“Life has to end. Love doesn’t.”
– Mitch Albom
This quote is from one of my all time favourite books, The Five People you Meet in Heaven.
Today is my Mom’s birthday.
The room was as dark as hospital rooms could get. The beeping machines glowed next to the bed, soft yellow light filtered in from the passage along with the mundane chit-chat between the night nurses. Visiting hours was over and everyone had left, but I hovered, reluctant to leave.
“Come sit here,” my mom called me with a raspy tired voice. I sat beside her and could feel my body tense up with emotion, an iambic pentameter of silence passed between us.
“You are allowed to be sad Kates, you are allowed to cry. I haven’t seen you cry once. It’s OK to be sad,”she said, her eyes full of concern looked through me.
I clenched my jaw, “It’s not fair mom. I don’t care what anyone says, it’s not fair,” my anger faded as quickly as it had flared, my voice cracked, “I just don’t know what’s going to happen, I don’t know how we can live without you. I don’t want to live without you.”

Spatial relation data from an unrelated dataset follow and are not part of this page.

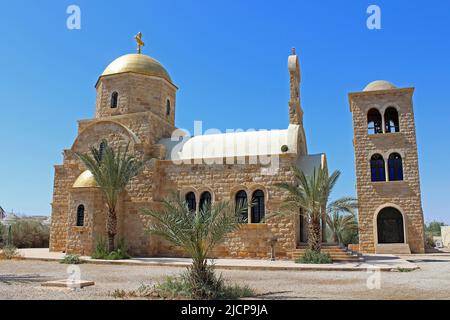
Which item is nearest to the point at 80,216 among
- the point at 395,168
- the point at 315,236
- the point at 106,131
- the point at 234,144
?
the point at 106,131

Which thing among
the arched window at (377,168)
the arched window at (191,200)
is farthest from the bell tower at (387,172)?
the arched window at (191,200)

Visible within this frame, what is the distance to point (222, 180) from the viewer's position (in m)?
17.4

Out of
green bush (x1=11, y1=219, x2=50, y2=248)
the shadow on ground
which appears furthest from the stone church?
green bush (x1=11, y1=219, x2=50, y2=248)

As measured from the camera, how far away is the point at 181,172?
18000mm

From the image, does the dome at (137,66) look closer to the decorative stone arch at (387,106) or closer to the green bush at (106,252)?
the green bush at (106,252)

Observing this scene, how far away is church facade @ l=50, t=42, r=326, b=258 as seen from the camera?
54.3 ft

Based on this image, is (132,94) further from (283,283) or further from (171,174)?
(283,283)

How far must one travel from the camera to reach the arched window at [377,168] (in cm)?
2123

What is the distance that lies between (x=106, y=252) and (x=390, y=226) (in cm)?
1475

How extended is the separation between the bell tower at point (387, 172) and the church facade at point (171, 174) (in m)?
4.73

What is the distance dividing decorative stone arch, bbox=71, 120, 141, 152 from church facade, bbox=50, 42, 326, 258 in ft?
0.16
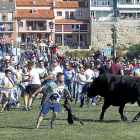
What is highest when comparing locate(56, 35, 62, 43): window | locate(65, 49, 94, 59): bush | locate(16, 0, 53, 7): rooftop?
locate(16, 0, 53, 7): rooftop

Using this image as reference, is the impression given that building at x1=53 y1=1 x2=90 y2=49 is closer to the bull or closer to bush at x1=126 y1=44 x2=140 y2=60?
bush at x1=126 y1=44 x2=140 y2=60

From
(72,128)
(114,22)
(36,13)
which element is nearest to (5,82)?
(72,128)

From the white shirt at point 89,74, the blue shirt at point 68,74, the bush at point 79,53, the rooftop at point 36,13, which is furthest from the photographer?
the rooftop at point 36,13

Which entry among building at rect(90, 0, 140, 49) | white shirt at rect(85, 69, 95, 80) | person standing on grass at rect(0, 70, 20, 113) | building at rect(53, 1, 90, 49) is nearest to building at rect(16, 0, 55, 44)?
building at rect(53, 1, 90, 49)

“I will always watch over you, I will always be there and when you look up at the sky I will be the brightest star, that’s how you will know it’s me. I love you. We have this love and this love will never end, it knows no boundaries. They can never take this away from us.”
You were right Mom, they never could take this love away from us, but I would give anything in this world to spend one more day with you.
I miss you, I love you, I miss you even more.